## Data provided:
%%

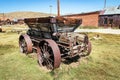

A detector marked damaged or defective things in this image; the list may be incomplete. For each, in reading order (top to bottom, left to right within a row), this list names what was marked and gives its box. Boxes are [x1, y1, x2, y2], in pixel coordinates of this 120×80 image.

rusted metal body [19, 16, 92, 69]
rusty wagon [19, 16, 92, 69]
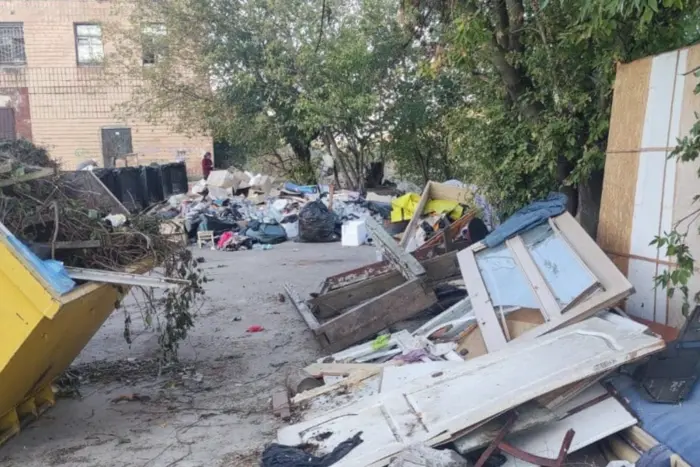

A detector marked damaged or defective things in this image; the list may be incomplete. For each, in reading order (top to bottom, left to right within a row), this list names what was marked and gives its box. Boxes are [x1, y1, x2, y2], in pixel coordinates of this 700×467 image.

broken window frame [0, 22, 26, 65]
broken window frame [74, 23, 104, 66]
cracked concrete ground [0, 241, 378, 467]
broken window frame [460, 213, 636, 354]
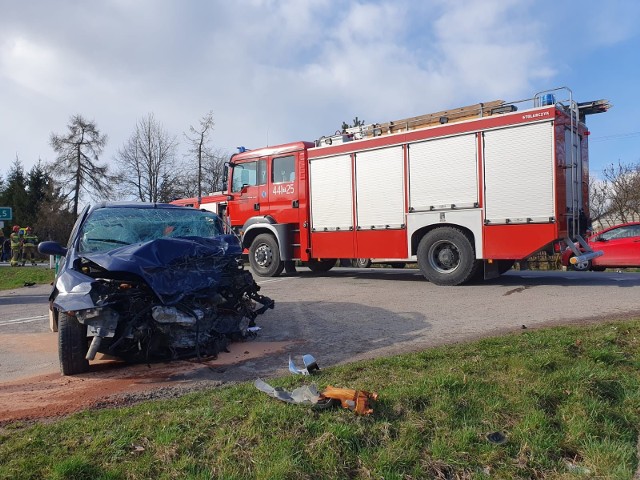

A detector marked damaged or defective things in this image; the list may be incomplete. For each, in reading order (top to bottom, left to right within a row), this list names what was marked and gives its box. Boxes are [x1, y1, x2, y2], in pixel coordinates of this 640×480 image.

crushed car hood [55, 234, 244, 310]
shattered windshield [77, 205, 224, 255]
damaged blue car [37, 202, 272, 376]
broken car part on ground [37, 202, 272, 376]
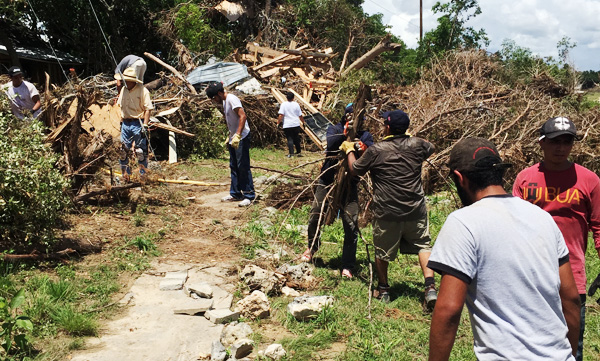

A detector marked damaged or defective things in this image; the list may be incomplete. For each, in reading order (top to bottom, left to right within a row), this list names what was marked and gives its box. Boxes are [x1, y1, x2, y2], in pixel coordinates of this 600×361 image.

broken wood plank [143, 52, 197, 95]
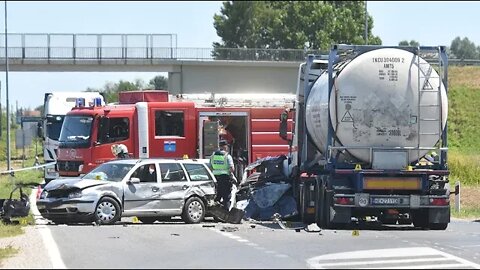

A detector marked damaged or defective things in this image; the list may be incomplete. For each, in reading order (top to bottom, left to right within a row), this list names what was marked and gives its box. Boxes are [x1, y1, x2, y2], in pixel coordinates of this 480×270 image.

damaged silver car [36, 159, 217, 225]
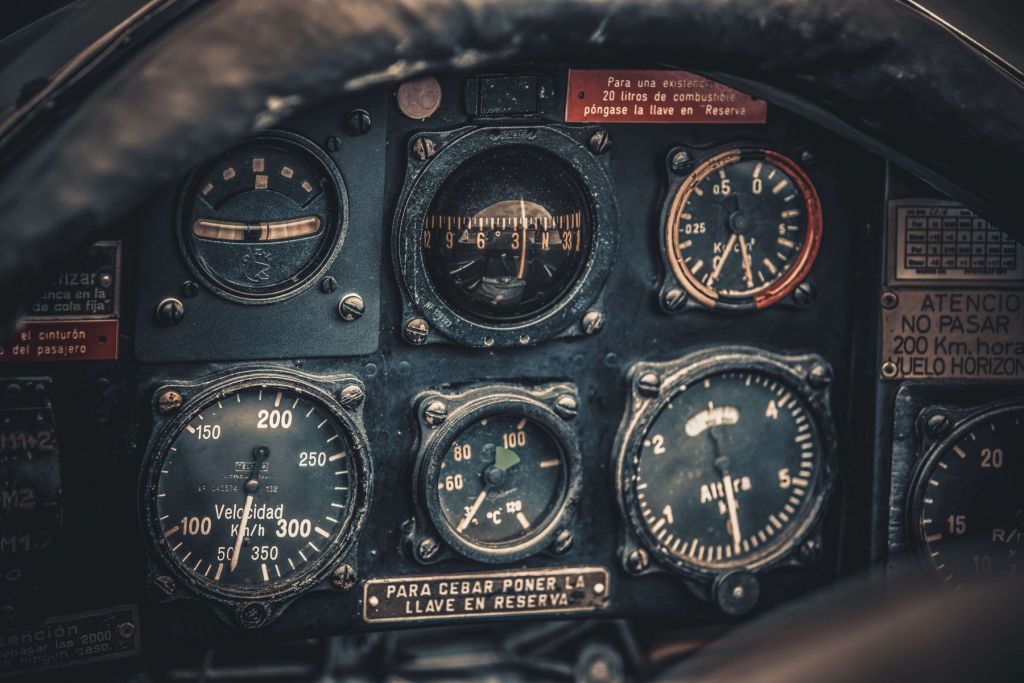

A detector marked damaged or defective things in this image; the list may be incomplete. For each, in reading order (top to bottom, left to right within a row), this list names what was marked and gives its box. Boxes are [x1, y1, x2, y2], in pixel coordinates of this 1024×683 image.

corroded screw [404, 318, 428, 344]
corroded screw [157, 390, 183, 416]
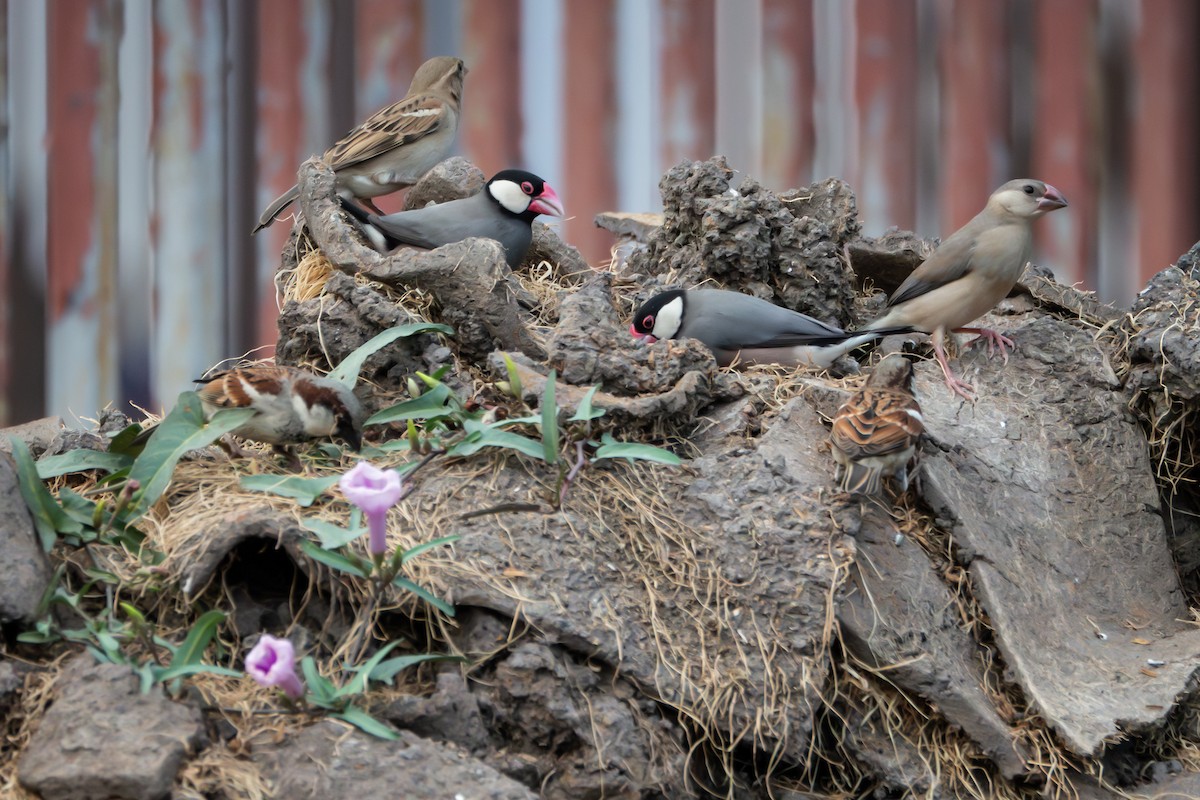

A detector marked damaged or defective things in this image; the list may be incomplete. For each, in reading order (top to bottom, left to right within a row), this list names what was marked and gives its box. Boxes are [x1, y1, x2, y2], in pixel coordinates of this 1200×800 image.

rusty corrugated metal wall [2, 0, 1200, 424]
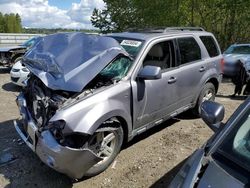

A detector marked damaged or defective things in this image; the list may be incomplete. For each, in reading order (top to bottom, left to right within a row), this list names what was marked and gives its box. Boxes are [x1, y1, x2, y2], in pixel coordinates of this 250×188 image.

bent bumper [13, 93, 101, 178]
damaged front end [14, 32, 131, 179]
crumpled hood [22, 32, 129, 92]
other damaged car [15, 29, 223, 178]
shattered windshield [110, 36, 144, 57]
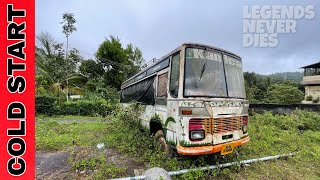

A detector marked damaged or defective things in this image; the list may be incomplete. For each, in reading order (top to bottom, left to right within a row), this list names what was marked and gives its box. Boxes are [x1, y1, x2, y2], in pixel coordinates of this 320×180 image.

abandoned bus [121, 42, 249, 156]
rusty bus body [121, 43, 249, 155]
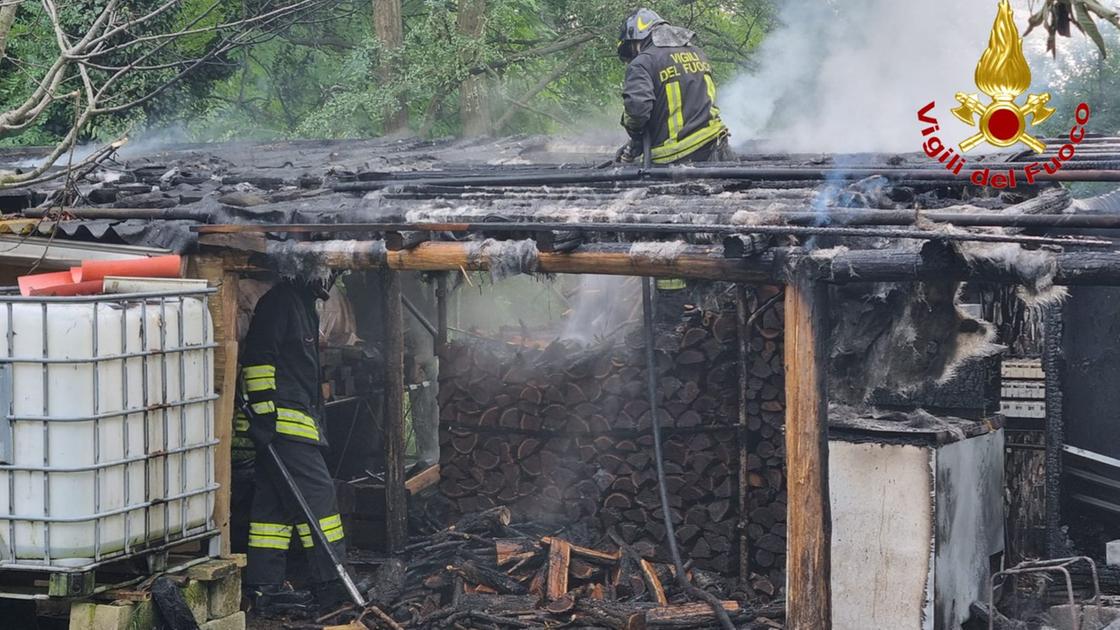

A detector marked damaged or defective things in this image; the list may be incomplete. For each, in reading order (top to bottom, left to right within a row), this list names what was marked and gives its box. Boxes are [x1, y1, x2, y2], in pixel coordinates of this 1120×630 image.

burned wooden structure [2, 136, 1120, 628]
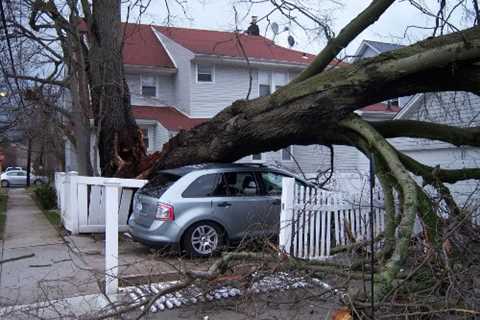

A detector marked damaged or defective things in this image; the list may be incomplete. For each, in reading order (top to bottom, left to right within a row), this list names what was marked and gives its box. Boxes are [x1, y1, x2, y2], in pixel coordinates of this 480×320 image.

damaged silver suv [128, 164, 308, 256]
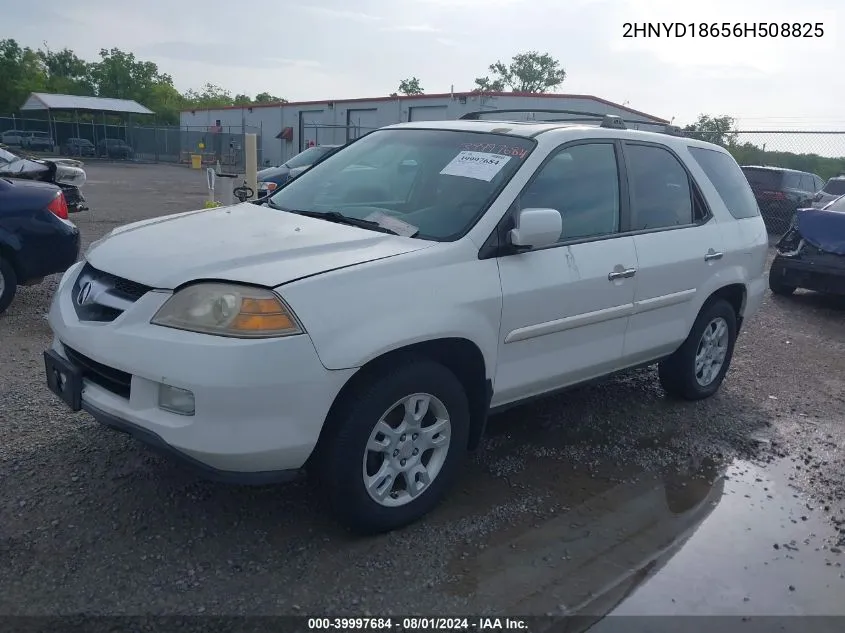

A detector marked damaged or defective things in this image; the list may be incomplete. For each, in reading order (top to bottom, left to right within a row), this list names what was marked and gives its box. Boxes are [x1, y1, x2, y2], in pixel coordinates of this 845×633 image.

damaged car [0, 143, 88, 212]
crumpled hood [87, 202, 428, 288]
damaged car [768, 195, 844, 296]
car headlight on damaged car [152, 282, 304, 338]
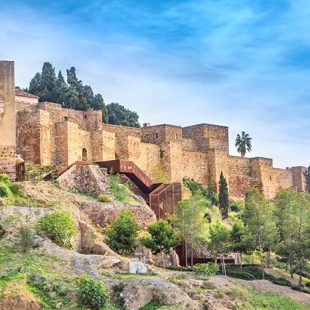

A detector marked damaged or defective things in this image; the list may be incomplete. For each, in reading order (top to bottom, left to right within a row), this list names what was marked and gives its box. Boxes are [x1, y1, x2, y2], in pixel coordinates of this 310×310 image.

rusty metal staircase [97, 160, 182, 218]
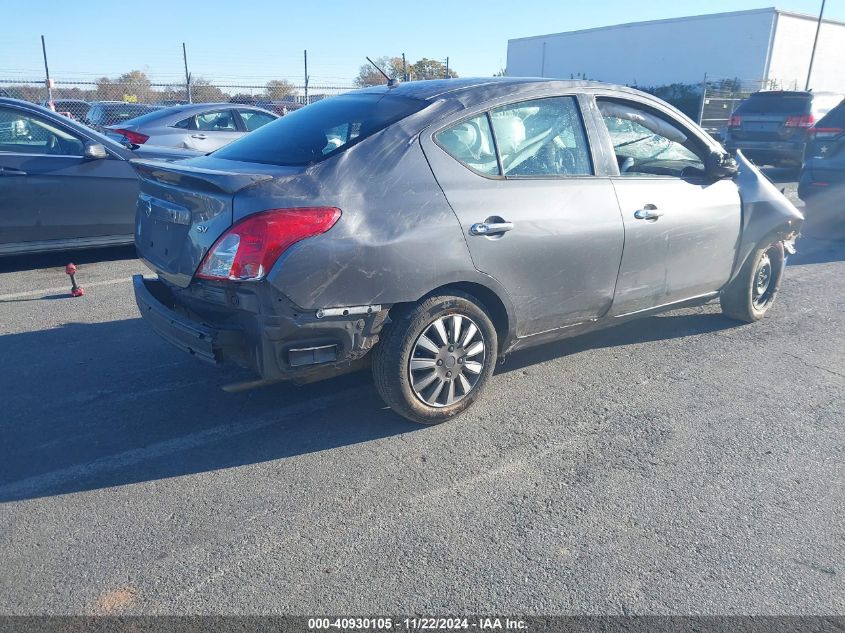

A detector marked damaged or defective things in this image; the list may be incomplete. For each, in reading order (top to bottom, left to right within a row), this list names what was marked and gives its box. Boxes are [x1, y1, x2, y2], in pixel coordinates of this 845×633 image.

damaged black sedan [129, 79, 800, 424]
damaged quarter panel [732, 151, 804, 278]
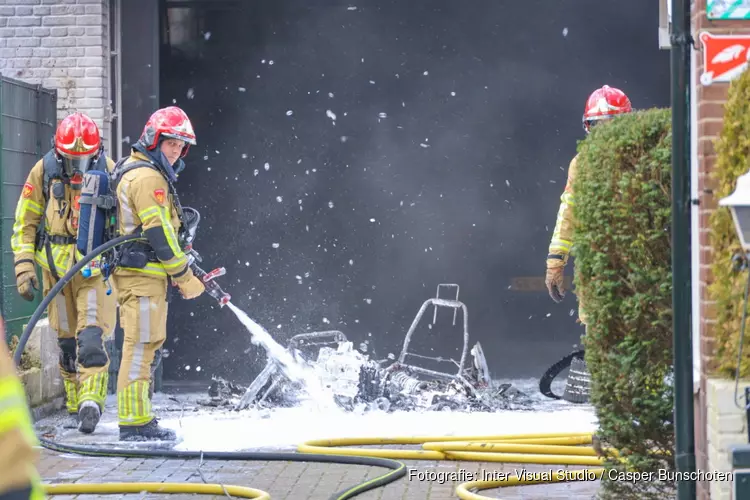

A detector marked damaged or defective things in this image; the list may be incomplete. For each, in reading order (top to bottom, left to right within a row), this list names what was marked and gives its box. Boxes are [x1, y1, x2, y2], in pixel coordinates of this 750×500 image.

burned vehicle remains [203, 286, 536, 410]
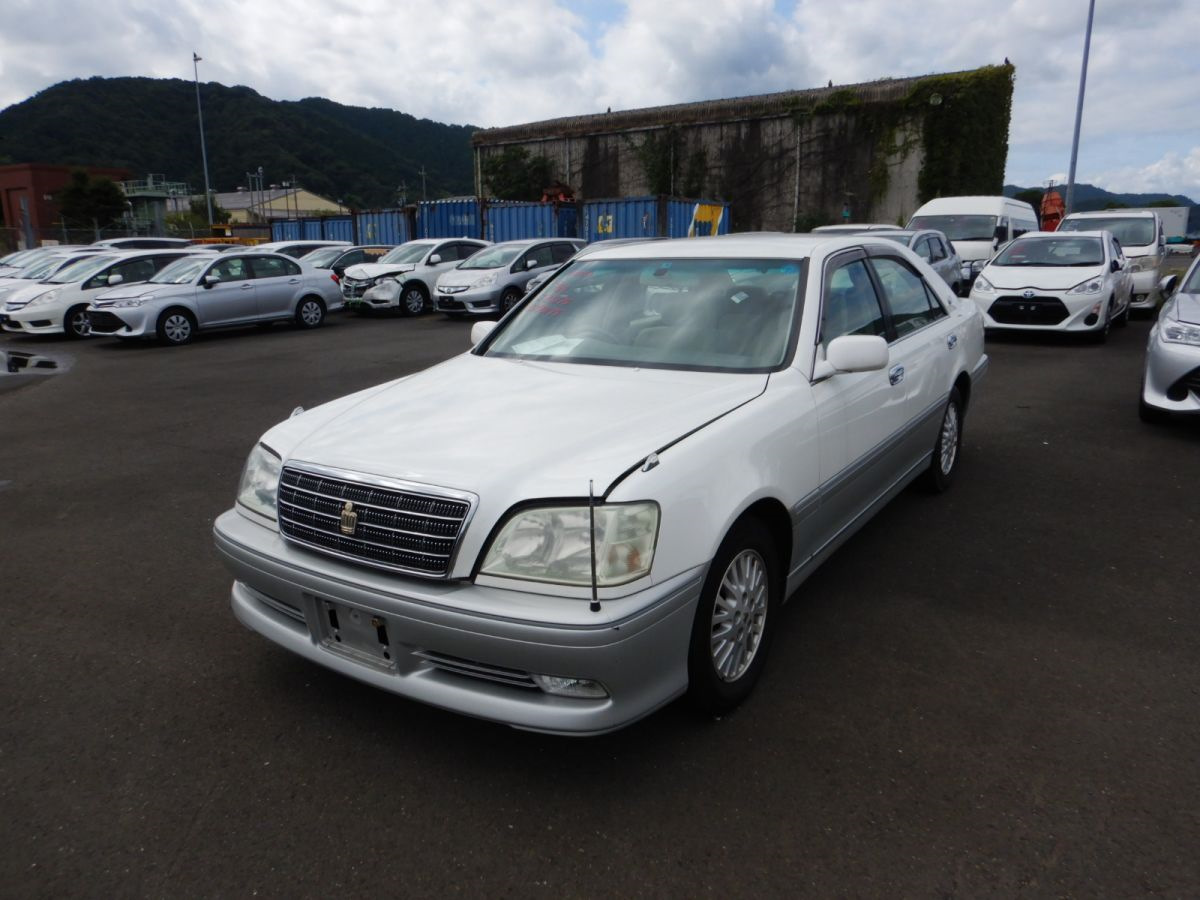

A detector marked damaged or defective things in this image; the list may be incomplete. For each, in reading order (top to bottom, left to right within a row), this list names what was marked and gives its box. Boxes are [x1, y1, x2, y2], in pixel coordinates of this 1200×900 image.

missing license plate [318, 596, 394, 668]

%%

## Requirements:
Reproduce every one of the records above word for word, leaving out the pictures.

## Exercise response:
A detector marked damaged or defective things in this image; the list may be incomplete. For each, in reading order (top to bottom, left to right within a row), this list names what was marked and gives its box. Boxes are [x1, y1, x2, y2], in pixel coordinates of this 120×80 image.

rusted metal body [19, 16, 92, 69]
rusty wagon [19, 16, 92, 69]

A detector marked damaged or defective things in this image; the list may be incomplete. For each, in reading order (top to bottom, left to right within a row), this list names what was marked and gives its box. Boxes are [x1, y1, x2, y2], in pixel coordinates of this 700×467 image.

broken window frame [0, 22, 26, 65]
broken window frame [74, 23, 104, 66]
cracked concrete ground [0, 241, 378, 467]
broken window frame [460, 213, 636, 354]

A detector marked damaged or defective things in this image; the list may be incomplete. For each, in reading order (top to bottom, left to right within a row), this list names what was marked and gives its box. Boxes are [x1, y1, x2, y2], in pixel coordinates of this 640×480 image.

crushed car hood [55, 234, 244, 310]
shattered windshield [77, 205, 224, 255]
damaged blue car [37, 202, 272, 376]
broken car part on ground [37, 202, 272, 376]

A detector marked damaged or defective things in this image; the list may be incomplete. For each, in reading order (top to bottom, left to right within a row), this list names what was marked and gives its box. Boxes are [x1, y1, x2, y2], in pixel coordinates of this 600×361 image.

broken wood plank [143, 52, 197, 95]

A detector marked damaged or defective things in this image; the list may be incomplete. For each, in reading order (top to bottom, left to right within a row), this list names what was marked and gives its box. Boxes are [x1, y1, x2, y2], in pixel coordinates of this 480×270 image.

damaged silver car [36, 159, 217, 225]

A detector marked damaged or defective things in this image; the list may be incomplete. For each, in reading order (top to bottom, left to right within a row), this list names what was marked and gives its box. Boxes are [x1, y1, x2, y2], in pixel coordinates of this 1024×683 image.

corroded screw [404, 318, 428, 344]
corroded screw [157, 390, 183, 416]

A detector marked damaged or defective things in this image; the list may be incomplete. For each, in reading order (top to bottom, left to right within a row), this list names what was marked and gives its box. Boxes are [x1, y1, x2, y2], in pixel coordinates of this 1200×800 image.

rusty corrugated metal wall [2, 0, 1200, 424]

A detector marked damaged or defective things in this image; the list may be incomplete. For each, in reading order (top to bottom, left to right within a row), this list names what was marked and gives its box. Boxes are [x1, y1, x2, y2], in pixel coordinates of this 250×188 image.

bent bumper [13, 93, 101, 178]
damaged front end [14, 32, 131, 179]
crumpled hood [22, 32, 129, 92]
other damaged car [15, 29, 223, 178]
shattered windshield [110, 36, 144, 57]

A detector marked damaged or defective things in this image; the list may be incomplete. For each, in reading order (top to bottom, left to right within a row), this list names what was marked and gives its box. Boxes are [x1, y1, x2, y2], in pixel coordinates of this 320×180 image.

abandoned bus [121, 42, 249, 156]
rusty bus body [121, 43, 249, 155]

A detector marked damaged or defective things in this image; the list may be incomplete. For each, in reading order (top to bottom, left to right within a row), this list names what was marked and gives its box. Boxes are [x1, y1, x2, y2], in pixel coordinates of this 1120×630 image.

burned wooden structure [2, 136, 1120, 628]

A detector marked damaged or defective things in this image; the list may be incomplete. For each, in reading order (top to bottom, left to right within a row), this list names what was marked and gives its box. Boxes are [x1, y1, x2, y2], in pixel coordinates of this 480×320 image.

damaged silver suv [128, 164, 308, 256]

A detector marked damaged or defective things in this image; the list may be incomplete. For each, in reading order (top to bottom, left to right within a row), this list names what was marked and gives its box. Boxes are [x1, y1, x2, y2], in pixel coordinates of this 845×633 image.

damaged car [0, 143, 88, 212]
crumpled hood [87, 202, 428, 288]
damaged car [768, 195, 844, 296]
car headlight on damaged car [152, 282, 304, 338]

A detector marked damaged or defective things in this image; the list may be incomplete. For each, in reading order (top to bottom, left to right within a row), this list names what was marked and gives its box. Boxes are [x1, y1, x2, y2], in pixel coordinates of this 310×310 image.

rusty metal staircase [97, 160, 182, 218]

A detector marked damaged or defective things in this image; the list may be incomplete. For each, in reading order (top to bottom, left to right within a row), this list names what was marked and gives its box. Boxes are [x1, y1, x2, y2], in pixel coordinates of this 845×633 image.

damaged black sedan [129, 79, 800, 424]
damaged quarter panel [732, 151, 804, 278]

A detector marked damaged or defective things in this image; the list may be incomplete. For each, in reading order (top to bottom, left to right within a row), this list names what was marked and gives its box. Boxes are [x1, y1, x2, y2], in pixel coordinates of this 750×500 image.

burned vehicle remains [203, 286, 536, 410]

A detector marked damaged or defective things in this image; the list may be incomplete. For each, in reading order (top to bottom, left to right within a row), this list names what was marked and gives its box. Boxes are [x1, y1, x2, y2], in pixel coordinates of this 1200×900 image.

missing license plate [318, 596, 394, 668]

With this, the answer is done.